BlackTHUNDER strikes twice: rest-frame Balmer-line absorption and high Eddington accretion rate in a Little Red Dot at z=7.04

JWST has revealed a population of 'Little Red Dots' (LRDs): compact, red objects at redshifts z=2-9 with 'v'-shaped spectral energy distributions, broad permitted lines, and, often, hydrogen Balmer absorption. We use NIRSpec/IFS data from the BlackTHUNDER survey to study the H$\alpha$ line in the LRD Abell2744-QSO1 at z=7.04, which is a confirmed AGN due to time-variable equivalent width (EW) in its broad emission lines. The H$\alpha$ spectral profile is non-Gaussian, requiring at least two Gaussian components. We also detect a narrow-line Gaussian component, and strong H$\alpha$ absorption (EW relative to the continuum $\sim 22_{-7}^{+12} \mathring{\mathrm{A}}$), confirming a connection between the strong Balmer break and line absorption. The absorber is at rest with respect to broad H$\alpha$, suggesting that the gas cannot be interpreted as an inflow or outflow, forming instead a long-lived structure.

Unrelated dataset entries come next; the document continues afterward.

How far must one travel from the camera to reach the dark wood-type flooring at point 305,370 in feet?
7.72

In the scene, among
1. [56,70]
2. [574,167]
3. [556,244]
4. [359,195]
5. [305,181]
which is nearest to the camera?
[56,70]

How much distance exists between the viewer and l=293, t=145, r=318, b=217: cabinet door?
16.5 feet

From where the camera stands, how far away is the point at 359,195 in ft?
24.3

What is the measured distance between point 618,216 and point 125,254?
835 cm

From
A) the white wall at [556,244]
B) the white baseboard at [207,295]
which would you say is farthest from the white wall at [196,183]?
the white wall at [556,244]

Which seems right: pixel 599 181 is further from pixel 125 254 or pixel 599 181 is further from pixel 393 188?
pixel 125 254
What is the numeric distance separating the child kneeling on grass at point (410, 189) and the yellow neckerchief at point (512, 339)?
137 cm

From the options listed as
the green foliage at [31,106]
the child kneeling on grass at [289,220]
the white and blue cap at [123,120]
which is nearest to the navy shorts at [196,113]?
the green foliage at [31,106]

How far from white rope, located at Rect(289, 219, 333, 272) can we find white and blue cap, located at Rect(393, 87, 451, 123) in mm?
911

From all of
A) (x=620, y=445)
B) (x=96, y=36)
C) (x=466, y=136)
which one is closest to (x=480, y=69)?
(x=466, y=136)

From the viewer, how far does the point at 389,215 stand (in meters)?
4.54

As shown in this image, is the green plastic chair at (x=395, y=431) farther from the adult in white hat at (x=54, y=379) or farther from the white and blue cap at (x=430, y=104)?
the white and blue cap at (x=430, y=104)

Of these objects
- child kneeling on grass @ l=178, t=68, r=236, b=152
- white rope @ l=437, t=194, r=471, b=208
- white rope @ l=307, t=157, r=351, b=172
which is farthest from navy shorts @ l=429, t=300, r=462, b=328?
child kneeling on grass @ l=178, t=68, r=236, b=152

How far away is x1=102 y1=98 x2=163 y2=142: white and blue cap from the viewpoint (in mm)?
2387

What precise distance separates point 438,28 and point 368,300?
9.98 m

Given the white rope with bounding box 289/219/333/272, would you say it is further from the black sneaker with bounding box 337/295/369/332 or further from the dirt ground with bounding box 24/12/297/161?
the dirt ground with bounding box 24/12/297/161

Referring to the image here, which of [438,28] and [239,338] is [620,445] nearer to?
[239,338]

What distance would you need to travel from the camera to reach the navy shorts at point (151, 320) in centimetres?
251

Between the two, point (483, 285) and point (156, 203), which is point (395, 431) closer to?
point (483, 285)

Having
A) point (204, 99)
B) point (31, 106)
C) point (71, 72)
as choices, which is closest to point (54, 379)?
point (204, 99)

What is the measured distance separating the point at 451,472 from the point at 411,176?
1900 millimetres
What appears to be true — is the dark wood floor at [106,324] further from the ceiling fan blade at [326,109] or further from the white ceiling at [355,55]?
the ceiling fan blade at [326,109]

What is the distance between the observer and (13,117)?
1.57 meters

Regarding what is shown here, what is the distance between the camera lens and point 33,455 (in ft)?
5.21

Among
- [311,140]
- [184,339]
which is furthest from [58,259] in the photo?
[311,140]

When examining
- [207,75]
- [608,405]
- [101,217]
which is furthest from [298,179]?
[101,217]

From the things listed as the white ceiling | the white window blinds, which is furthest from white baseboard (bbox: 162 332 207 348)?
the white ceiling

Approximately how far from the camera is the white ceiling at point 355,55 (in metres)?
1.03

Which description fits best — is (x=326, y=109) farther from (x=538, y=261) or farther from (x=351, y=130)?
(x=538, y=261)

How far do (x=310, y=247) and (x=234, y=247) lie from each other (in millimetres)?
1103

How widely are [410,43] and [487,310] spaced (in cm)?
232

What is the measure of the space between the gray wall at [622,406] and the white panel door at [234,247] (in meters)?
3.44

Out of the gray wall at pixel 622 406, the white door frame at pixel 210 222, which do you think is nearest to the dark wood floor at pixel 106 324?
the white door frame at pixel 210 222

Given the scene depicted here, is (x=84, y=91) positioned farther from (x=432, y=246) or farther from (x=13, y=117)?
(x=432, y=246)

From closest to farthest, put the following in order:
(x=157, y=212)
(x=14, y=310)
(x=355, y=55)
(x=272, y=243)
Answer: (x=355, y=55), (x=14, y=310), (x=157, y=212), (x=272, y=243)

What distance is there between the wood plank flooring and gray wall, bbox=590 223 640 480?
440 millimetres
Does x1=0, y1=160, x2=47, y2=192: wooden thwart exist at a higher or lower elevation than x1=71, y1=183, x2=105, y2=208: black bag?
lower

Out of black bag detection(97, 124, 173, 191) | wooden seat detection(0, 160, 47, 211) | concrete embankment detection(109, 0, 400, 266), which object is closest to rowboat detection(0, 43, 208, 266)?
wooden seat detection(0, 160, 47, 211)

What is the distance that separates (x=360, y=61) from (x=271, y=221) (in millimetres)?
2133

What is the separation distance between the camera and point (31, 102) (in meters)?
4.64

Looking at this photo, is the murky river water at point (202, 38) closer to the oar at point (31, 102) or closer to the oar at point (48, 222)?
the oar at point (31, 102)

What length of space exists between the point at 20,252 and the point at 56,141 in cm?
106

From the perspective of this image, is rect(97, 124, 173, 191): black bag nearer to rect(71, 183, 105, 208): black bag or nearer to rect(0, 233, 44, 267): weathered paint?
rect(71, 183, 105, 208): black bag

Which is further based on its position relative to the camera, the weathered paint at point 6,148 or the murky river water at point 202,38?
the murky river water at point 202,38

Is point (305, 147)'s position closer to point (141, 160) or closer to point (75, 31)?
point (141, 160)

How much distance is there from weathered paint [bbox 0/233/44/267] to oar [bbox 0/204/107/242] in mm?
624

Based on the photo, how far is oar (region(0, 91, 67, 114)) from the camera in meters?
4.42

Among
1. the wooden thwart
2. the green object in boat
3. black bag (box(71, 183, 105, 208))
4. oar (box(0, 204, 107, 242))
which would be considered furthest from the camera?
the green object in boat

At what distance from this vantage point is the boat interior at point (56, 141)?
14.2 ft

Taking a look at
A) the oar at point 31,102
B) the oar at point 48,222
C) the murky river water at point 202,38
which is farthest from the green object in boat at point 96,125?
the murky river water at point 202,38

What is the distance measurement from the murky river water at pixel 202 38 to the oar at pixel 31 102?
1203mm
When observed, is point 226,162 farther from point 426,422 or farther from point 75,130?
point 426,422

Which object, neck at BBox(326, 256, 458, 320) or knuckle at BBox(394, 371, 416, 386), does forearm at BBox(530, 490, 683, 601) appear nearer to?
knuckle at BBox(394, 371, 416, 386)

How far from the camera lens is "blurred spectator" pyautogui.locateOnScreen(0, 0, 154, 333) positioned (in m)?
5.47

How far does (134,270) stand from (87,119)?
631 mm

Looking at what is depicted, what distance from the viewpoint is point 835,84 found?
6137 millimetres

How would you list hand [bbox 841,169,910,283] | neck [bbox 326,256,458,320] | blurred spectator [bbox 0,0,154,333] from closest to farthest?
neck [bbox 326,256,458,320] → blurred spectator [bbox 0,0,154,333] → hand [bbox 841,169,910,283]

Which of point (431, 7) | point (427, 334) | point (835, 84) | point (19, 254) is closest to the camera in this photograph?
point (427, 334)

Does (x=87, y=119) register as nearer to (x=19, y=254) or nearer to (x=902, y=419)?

Its velocity dispersion is $\sigma_{\rm abs}=110_{-10}^{+20}$ km s$^{-1}$, consistent with the value inferred from the analysis of the Balmer break. Based on H$\alpha$, we infer a black hole mass of log($M_{\rm BH}/{\rm M_\odot}$)=7.2, smaller but close to the previous estimates based on H$\beta$. The Eddington ratio is 0.09. Combining the high signal-to-noise ratio of the narrow H$\alpha$ line with the spectral resolution R=3,700 of the G395H grating, we infer a narrow-line intrinsic dispersion $\sigma_{\rm n}=22_{-6}^{+5}$ km s$^{-1}$, which places a stringent constraint on the black-hole-to-dynamical-mass ratio of this system to be $M_{\rm BH}/M_{\rm dyn}$=0.15-1.2, confirming the overmassive nature of the black hole and potentially leaving little room for a host galaxy.